-- Обязательные задания --
1) Что, согласно тексту о двух природах Иисуса, считал Иоанн Дамаскин о том, что произошло в Иисусе?
2) Напишите продолжение текста о двух природах Иисуса, начиная сразу после его последнего предложения.

═══ Отрывок текста

Смекни!
smekni.com

Новозаветность и гуманизм. Вопросы методологии (стр. 13 из 99)

Греческий (и позднее российский, святоотеческий) подход не мог не быть механическим, потому что восточные богословы не допускали мысли о какой-то новой ипостаси, способной нести божественное и одновременно альтернативное Богу-Отцу. Не могли они допустить включение человеческого (тварного) в божественное (творящее), потому что это разрушило бы абсолютность Бога-Отца как Творца. Не могли они и оправдать включение божественного в человеческое. Такое включение снизило бы значимость церкви как единственного моста между Богом-Отцом (сакральным) и человеком (профанным). Поэтому греческая (и затем русская) церковь приняла формулу «нераздельной и неслиянной» природы Иисуса, где человеческое (посюстороннее) и божественное (потустороннее) хотя и нераздельны, едины, но и не способны к медиации, синтезу, порождающему третье качество. Формула «нераздельное и неслиянное» имеет множество вариантов, но церковный принцип несмешения божественного («духовного») и человеческого («душевного») в Иисусе остается неизменным.

Этот принцип стремились соблюдать, несмотря на явные внутренние противоречия в нем. Например, Иоанн Дамаскин (700-750) считал, что в Иисусе Бог стал человеком, а человек Богом. Вывод об абсолютном взаимопроникновении божественного и человеческого в Иисусе несет в себе возможность вывода о том, что такая смена значений может сформировать богочеловеческое как новое, третье качество, то есть породить медиационный выход в новое смысловое пространство. Однако Дамаскин, хотя и видел возможность такого вывода, но он его не только не делал, но и критиковал подобные взгляды[33]. Отношение к проблеме двух природ Иисуса осталось без изменения во всех христианских конфессиях и в XX вв.

Богословский спор дает методологии анализа динамики культуры очень много. Он позволяет увидеть, что в механическом сложении двух природ Иисуса господствует принцип инверсии, которая знает лишь тотемные, то есть крайние значения и не способна к медиационноному выходу в новое смысловое пространство, поиску третьего смысла, середины.

Имена первых интерпретаторов богочеловеческого как синтетического качества и середины не дошли до нас, но мы знаем об их существовании из критики в их адрес, содержащейся в трудах отцов раннехристианской церкви: Василия Великого (330-379, Цезарея, Каппадокия в Малой Азии), Григория Нисского (335-394, Кесария, Каппадокия), Григория Богослова (330-390, Каппадокия) и особенно Иоанна Дамаскина (Дамаск, Иерусалим). Противники перечисленных богословов были первыми, кто увидел в идее богочеловека существенный цивилизационный ресурс развития. И я, не зная их имен, склоняю голову перед их научным и человеческим подвигом.

══════
═══ Представленный материал

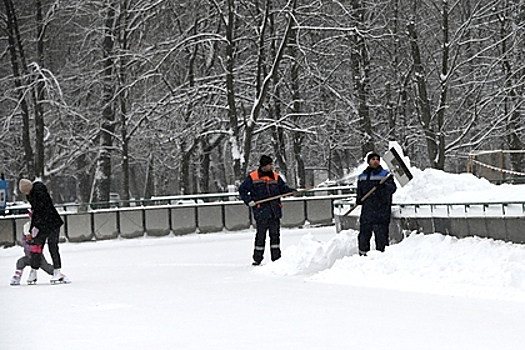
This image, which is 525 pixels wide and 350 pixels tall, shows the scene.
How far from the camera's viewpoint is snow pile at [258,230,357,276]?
1634 centimetres

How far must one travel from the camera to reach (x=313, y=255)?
16406 millimetres

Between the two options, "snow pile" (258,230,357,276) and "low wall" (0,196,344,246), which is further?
"low wall" (0,196,344,246)

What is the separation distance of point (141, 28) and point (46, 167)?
973 cm

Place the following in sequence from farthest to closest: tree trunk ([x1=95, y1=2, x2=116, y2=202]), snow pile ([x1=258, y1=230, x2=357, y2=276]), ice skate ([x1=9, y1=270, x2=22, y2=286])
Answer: tree trunk ([x1=95, y1=2, x2=116, y2=202]) < ice skate ([x1=9, y1=270, x2=22, y2=286]) < snow pile ([x1=258, y1=230, x2=357, y2=276])

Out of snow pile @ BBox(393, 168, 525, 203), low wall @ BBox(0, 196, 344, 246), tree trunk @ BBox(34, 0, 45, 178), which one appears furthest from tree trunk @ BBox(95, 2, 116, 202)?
snow pile @ BBox(393, 168, 525, 203)

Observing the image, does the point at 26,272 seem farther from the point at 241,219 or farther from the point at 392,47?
the point at 392,47

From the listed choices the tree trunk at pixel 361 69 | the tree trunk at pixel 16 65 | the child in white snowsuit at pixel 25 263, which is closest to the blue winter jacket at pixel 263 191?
the child in white snowsuit at pixel 25 263

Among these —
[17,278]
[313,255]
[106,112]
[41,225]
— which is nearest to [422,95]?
[106,112]

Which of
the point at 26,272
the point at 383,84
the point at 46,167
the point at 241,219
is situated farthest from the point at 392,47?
the point at 26,272

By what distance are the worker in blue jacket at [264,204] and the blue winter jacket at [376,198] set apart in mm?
2097

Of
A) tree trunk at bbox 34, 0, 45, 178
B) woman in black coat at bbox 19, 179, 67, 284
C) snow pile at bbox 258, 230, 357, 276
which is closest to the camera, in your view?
snow pile at bbox 258, 230, 357, 276

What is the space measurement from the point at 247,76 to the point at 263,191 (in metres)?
18.5

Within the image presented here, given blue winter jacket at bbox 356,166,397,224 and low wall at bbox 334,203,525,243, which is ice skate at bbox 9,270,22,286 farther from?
low wall at bbox 334,203,525,243

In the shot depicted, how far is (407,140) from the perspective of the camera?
138 ft
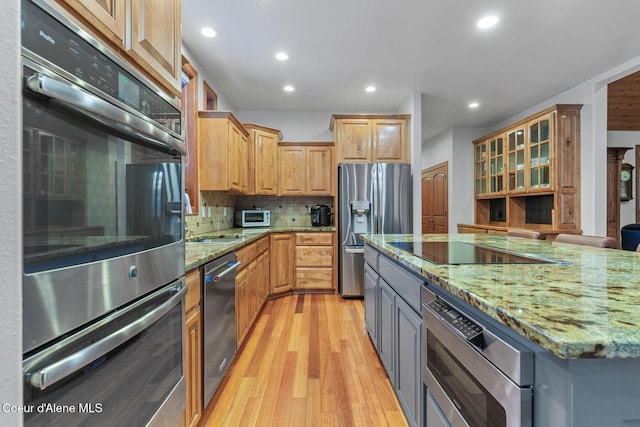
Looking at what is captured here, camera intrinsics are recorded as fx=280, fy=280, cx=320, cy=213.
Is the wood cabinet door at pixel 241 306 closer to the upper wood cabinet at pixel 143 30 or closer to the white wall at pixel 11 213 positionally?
the upper wood cabinet at pixel 143 30

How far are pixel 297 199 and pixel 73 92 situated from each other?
3896 mm


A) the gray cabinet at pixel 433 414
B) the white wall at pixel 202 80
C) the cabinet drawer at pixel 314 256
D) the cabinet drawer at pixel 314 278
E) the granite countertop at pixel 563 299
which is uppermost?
the white wall at pixel 202 80

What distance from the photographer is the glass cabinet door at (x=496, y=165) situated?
183 inches

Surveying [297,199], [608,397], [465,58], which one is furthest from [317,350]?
[465,58]

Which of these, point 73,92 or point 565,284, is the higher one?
point 73,92

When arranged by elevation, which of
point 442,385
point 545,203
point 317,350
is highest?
point 545,203

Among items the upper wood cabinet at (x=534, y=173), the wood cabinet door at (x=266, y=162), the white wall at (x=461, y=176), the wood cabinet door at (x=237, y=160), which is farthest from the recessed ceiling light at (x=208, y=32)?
the white wall at (x=461, y=176)

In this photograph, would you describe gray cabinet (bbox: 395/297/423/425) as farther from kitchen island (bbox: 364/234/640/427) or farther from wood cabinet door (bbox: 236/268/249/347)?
wood cabinet door (bbox: 236/268/249/347)

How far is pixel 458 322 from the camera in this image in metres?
0.83

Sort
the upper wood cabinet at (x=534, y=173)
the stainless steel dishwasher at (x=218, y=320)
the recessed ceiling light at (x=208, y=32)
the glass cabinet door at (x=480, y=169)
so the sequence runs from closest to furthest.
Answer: the stainless steel dishwasher at (x=218, y=320) < the recessed ceiling light at (x=208, y=32) < the upper wood cabinet at (x=534, y=173) < the glass cabinet door at (x=480, y=169)

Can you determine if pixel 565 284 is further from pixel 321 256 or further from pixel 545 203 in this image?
pixel 545 203

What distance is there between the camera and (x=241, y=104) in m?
4.31

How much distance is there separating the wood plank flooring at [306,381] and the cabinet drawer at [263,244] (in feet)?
2.48

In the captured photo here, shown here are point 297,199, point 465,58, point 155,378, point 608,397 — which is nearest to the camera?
point 608,397
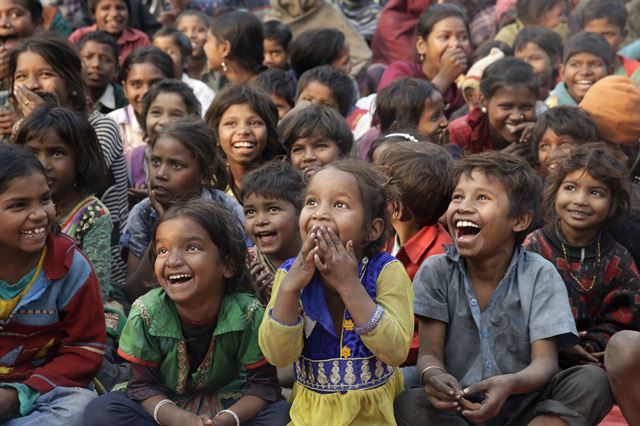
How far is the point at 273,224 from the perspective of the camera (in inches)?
162

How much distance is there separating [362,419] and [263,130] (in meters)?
2.14

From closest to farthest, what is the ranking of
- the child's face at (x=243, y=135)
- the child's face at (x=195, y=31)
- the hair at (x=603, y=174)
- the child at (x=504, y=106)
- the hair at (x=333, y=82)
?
the hair at (x=603, y=174)
the child's face at (x=243, y=135)
the child at (x=504, y=106)
the hair at (x=333, y=82)
the child's face at (x=195, y=31)

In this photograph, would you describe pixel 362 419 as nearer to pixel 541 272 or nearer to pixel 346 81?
pixel 541 272

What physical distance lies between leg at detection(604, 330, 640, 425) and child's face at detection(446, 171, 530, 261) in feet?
1.67

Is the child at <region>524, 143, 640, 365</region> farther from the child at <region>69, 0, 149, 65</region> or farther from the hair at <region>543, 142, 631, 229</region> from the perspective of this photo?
the child at <region>69, 0, 149, 65</region>

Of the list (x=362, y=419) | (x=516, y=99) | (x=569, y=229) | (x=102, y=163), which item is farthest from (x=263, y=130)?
(x=362, y=419)

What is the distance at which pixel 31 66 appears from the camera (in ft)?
17.4

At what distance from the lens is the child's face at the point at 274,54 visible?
285 inches

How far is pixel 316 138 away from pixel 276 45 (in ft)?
8.28

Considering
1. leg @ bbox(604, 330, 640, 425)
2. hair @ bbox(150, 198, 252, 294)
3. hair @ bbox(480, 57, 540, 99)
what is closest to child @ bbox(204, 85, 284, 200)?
hair @ bbox(480, 57, 540, 99)

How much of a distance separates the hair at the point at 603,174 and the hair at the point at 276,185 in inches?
40.7

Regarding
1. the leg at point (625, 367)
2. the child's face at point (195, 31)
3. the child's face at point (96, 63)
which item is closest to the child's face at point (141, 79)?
the child's face at point (96, 63)

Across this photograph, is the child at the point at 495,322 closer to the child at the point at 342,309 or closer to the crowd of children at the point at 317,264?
the crowd of children at the point at 317,264

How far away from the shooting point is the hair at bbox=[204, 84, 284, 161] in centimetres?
516
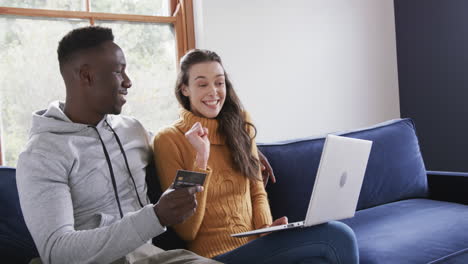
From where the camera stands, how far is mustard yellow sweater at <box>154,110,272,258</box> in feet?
5.66

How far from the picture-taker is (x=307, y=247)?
149 cm

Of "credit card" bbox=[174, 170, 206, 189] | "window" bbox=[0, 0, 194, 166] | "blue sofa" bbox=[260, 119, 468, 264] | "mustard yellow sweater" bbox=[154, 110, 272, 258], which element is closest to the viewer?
"credit card" bbox=[174, 170, 206, 189]

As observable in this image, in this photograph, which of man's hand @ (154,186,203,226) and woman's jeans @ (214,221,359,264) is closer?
man's hand @ (154,186,203,226)

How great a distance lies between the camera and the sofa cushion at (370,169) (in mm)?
2158

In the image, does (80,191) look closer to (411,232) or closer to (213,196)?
(213,196)

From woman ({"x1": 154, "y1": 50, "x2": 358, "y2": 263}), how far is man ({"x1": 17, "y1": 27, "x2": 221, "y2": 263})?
0.20m

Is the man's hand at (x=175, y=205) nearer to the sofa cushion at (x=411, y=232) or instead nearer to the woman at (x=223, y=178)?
the woman at (x=223, y=178)

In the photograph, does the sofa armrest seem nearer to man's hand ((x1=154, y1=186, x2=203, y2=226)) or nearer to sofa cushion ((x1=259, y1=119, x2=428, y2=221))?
sofa cushion ((x1=259, y1=119, x2=428, y2=221))

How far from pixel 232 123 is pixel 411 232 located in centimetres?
83

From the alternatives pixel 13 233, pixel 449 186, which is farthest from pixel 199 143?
pixel 449 186

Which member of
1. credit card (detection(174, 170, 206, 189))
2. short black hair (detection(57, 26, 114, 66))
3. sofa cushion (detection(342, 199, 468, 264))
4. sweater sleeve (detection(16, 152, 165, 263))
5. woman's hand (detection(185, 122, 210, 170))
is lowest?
sofa cushion (detection(342, 199, 468, 264))

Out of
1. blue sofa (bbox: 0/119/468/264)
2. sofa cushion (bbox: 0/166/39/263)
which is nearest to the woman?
blue sofa (bbox: 0/119/468/264)

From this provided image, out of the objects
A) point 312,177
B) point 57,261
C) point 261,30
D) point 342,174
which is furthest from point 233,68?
point 57,261

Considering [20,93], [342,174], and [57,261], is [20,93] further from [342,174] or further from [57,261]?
[342,174]
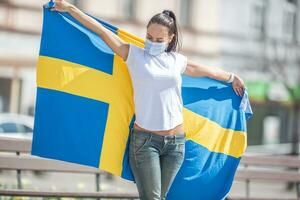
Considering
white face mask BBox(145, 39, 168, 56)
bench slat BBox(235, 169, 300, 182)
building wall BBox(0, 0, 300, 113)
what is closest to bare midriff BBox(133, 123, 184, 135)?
white face mask BBox(145, 39, 168, 56)

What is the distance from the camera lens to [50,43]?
6.07 m

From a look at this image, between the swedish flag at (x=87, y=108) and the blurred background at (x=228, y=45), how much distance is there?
16.6m

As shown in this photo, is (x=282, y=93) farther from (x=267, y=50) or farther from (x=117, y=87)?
(x=117, y=87)

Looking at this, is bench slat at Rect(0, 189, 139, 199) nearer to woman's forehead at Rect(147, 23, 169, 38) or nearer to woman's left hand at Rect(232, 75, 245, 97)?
woman's left hand at Rect(232, 75, 245, 97)

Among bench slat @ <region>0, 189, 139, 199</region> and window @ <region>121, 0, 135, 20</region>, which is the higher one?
window @ <region>121, 0, 135, 20</region>

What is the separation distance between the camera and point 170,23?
543 cm

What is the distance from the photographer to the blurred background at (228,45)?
2420 centimetres

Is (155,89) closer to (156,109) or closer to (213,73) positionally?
(156,109)

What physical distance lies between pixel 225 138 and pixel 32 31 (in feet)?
61.9

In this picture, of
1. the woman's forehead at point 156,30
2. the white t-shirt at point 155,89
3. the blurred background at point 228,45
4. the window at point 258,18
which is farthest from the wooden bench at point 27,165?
the window at point 258,18

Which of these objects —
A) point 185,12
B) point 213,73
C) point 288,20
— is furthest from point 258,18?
point 213,73

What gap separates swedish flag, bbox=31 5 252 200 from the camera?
5.94 meters

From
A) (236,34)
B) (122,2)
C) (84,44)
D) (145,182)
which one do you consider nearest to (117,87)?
(84,44)

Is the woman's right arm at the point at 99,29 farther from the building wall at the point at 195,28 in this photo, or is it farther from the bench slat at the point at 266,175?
the building wall at the point at 195,28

══════

-- Ответы к заданиям --
1) Иоанн Дамаскин считал, что в Иисусе Бог стал человеком, а человек Богом.

2)
Противостояние двух интерпретаций богочеловеческого: инверсионной и медиационной продолжается в последующие столетия. Можно с уверенностью зафиксировать нарастание значимости элементов медиации в интерпретациях смыслов Бога, человека и богочеловеческого в трудах отдельных западных исследователей (Блаж. Августина, св. Фомы Аквината, М. Лютера, У. Цвингли и других), в истории идейной борьбы времен первого (VI-XI вв.) и второго (XVI в.) расколов христианской церкви, а также в трудах философов Нового времени (Р. Декарта, Б. Спинозы) и немецкой классической философии (И. Канта, Г. Гегеля, И. Фихте). В медиационном поиске все выше ставится ценность земной жизни Иисуса-богочеловека, понимаемая через его атрибуты. На Западе преодолевается концепция неслиянности духовного (потустороннего) и душевного (посюстороннего), возрастает оценка синтеза божественного и человеческого в жизни как способности соотносить меру божественного и меру человеческого в богочеловеческом.

Можно сказать, что различие между механической, инверсионной и синтетической, медиационной интерпретациями богочеловеческого лежит в основе разных логик воспроизводства культуры: 1- динамики в соответствии с сложившимся представлением о божественном, добре и зле, которая реализуется в условиях господства в культуре ценностей веры, традиции, исторических мифов, религии, коллективно-общинных ценностей, тотемного мышления; и 2- логики развития как постоянной нацеленности на самокритику, поиск нового качества в смысловом пространстве между Богом и человеком, которая реализуется в условиях разрушения тотемного мышления, нарастания в культуре ценностей инновационного знания, рационализма, гуманизма, экзистенциализма, индивидуальных отношений, ценности личности. На Западе медиационные сдвиги в культуре становились все более существенными в ходе гуманистических движений Ренессанса, Реформации и Просвещения.

Россия, унаследовавшая логику греческого богословия, не знала сдвигов, сопоставимых с переходом от Ветхого Завета к Новому Завету. Не знала она и расколов церквей, в основе которых находилась бы попытка модернизации, гуманизации представлений о Боге. Не было в России и общественных движений, сопоставимых с Ренессансом и Реформацией. Русская православная церковь не была способна ни к каким-либо гуманистическим внутренним реформам, ни к реформационному мышлению, но ренессансно-реформационное развитие, понимаемое как медиационное, в русской культуре, тем не менее, шло и идет, решая, также как и на Западе, цивилизационные задачи. Медиационное развитие, как и на Западе, происходит, в основном, через разабсолютизацию ценности как потустороннего Бога, так и соборного человека и осмысление срединной, богочеловеческой сущности личности Иисуса, а затем и смысла личности вообще, понимаемой как новое, альтернативное смысловое пространство, в котором по-новому ставятся вопросы познания, нравственности, развития. В силу исторических условий эти задачи в России ставит, в основном, элитарное художественное сознание, начиная с Пушкина и Лермонтова. С мышления Пушкина и Лермонтова в России начинается новая культурная эпоха, медиационные сдвиги в российском мышлении. В головах новых аналитиков возникает поиск исторических аналогий, которые могли бы нравственно оправдать их попытки нового, медиационного анализа русской культуры.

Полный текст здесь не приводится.